Yesterday the Belgian Chamber of Representatives approved a package of new competition legislation. This introduces several major changes, including sanctions for natural persons and a new price monitoring regime.
The new legislation inserts a Book IV ("Protection of competition") and Book V ("Competition and price evolutions") into the new Economic Law Code. The new legislation is still subject to scrutiny by the Senate.
Please find below an overview of the most important changes, as well as a number of important points for businesses that remain unchanged.
1. Restrictive practices
The new legislation maintains the prohibitions on anticompetitive agreements and abuse of dominant position, both of which closely follow the EU example. However the competition rules will no longer apply only to undertakings: a specific prohibition is introduced for natural persons, although this is limited to hard core restrictions. It will be illegal for natural persons to negotiate or conclude agreements with competitors, on behalf of an undertaking or association of undertakings, in respect of:
• the fixing of prices when selling products or services to third parties;
• the limitation of production or sale of products or services;
• the allocation (sharing) of markets.
Infringements of this prohibition are punishable with an administrative fine of 100 to 10 000 euros. Natural persons can, under certain circumstances, be granted immunity if they contribute to proving the existence of an anti-competitive arrangement. That immunity scheme will coexist with the leniency programme in place for undertakings.
2. Merger control
The new legislation maintains the system of mandatory prior notification and approval of concentrations (acquisitions, mergers and certain joint ventures) which meet the "notification thresholds".
The notification thresholds remain unchanged. A concentration must therefore still be notified for approval where all undertakings concerned have an aggregate (consolidated group) turnover in Belgium of more than 100 million euros, and at least two of the undertakings concerned have a (consolidated group) turnover in Belgium of at least 40 million euros.
In practice most concentrations are dealt with in a "simplified procedure". The lead time in this procedure will be reduced: the competition authority will have to issue a decision within fifteen instead of the current twenty working days. If no decision is issued within that time-limit, the concentration is deemed to have been approved.
The lead time in the regular (non-simplified) procedure remains unchanged. The competition authority will in principle still have to issue a "phase I"-decision within forty working days. If there are serious doubts about the admissibility of the concentration, a "phase II"-investigation follows, which in principle lasts no more than sixty working days. If no decision is taken within those time-limits, the concentration is deemed to have been approved.
3. Pricing policy
Book V of the Economic Law Code provides that the prices of goods and services are determined by the process of free competition, but it allows the Belgian Competition Authority and Minister of Economic Affairs to intervene in the price-setting process under certain circumstances. This does not require a prior finding of an infringement of the competition rules.

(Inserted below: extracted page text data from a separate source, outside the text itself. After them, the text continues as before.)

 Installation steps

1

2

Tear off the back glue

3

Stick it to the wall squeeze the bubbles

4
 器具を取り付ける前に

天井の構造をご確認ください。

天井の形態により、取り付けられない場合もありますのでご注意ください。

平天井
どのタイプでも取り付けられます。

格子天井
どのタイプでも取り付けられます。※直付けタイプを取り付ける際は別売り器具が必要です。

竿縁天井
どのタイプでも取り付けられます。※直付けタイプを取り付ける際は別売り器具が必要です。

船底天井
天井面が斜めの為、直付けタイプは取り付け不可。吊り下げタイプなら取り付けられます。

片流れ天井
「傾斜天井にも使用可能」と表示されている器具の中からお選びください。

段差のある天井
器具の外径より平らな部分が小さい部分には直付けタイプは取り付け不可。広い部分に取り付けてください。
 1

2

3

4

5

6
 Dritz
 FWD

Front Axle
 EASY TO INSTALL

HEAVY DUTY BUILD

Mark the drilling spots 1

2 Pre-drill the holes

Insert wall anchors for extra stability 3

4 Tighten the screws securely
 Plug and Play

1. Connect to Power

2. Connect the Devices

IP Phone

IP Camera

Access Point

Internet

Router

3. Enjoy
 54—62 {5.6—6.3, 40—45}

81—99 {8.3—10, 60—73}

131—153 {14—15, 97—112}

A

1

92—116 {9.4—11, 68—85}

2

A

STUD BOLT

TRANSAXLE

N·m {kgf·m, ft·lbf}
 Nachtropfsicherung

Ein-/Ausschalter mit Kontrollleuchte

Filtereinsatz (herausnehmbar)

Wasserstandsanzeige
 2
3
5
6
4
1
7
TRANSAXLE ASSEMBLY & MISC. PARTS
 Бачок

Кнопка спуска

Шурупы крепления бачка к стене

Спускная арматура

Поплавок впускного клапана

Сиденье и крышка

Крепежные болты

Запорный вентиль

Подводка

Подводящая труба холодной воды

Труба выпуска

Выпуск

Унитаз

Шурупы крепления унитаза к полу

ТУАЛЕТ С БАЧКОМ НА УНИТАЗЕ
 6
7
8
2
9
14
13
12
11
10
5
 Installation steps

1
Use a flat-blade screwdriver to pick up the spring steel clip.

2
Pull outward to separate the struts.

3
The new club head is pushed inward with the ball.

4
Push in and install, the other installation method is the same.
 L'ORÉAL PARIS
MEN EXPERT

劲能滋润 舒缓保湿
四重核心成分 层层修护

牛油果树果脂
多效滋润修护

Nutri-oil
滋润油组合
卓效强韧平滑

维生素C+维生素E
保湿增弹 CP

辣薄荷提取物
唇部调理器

Where the Price Observatory identifies a problem in respect of prices or margins, an abnormal price evolution or a structural market problem, it can submit a report to the Minister of Economic Affairs and the Belgian Competition Authority. The latter can then, in certain urgent cases, take interim measures. If it does, the Minister must submit a plan "for structural change of the market functioning in the sector concerned" to the government within six months.
Such price intervention is not possible for products or services which are subject to a system of regulated prices.
If measures are taken under the new regime, undertakings cannot refuse to supply: they must, within the limits of what is possible and in line with commercial usage, meet demand for products and services insofar as this does not appear abnormal.
In addition to this general price intervention regime, a specific scheme is introduced for medicines and related products, involving more systematic price controls.
4. A single competition authority ... with various organs
The new legislation replaces the existing enforcement institutions (Competition Council including College of Auditors; Directorate General for Competition) with a single "Belgian Competition Authority". The fragmentation of powers over multiple institutions was one of the reasons for the lack of vigorous enforcement in Belgium, particularly in respect of cartels.
However, the new Belgian Competition Authority is still made up of various organs:
• The President and his service;
• The Competition Board, which issues decisions on the merits and which is established on a case-by-case basis;
• The Management Committee, which manages the Belgian Competition Authority and sets enforcement priorities.
• The Auditor-General and the College of Auditors, who lead and conduct investigations and have certain decision-making powers (e.g. as regards simplified notifications).
This allocation of powers is intended to safeguard the rights of the defence. Only time will tell whether the new structure is conducive to a more vigorous enforcement of competition law.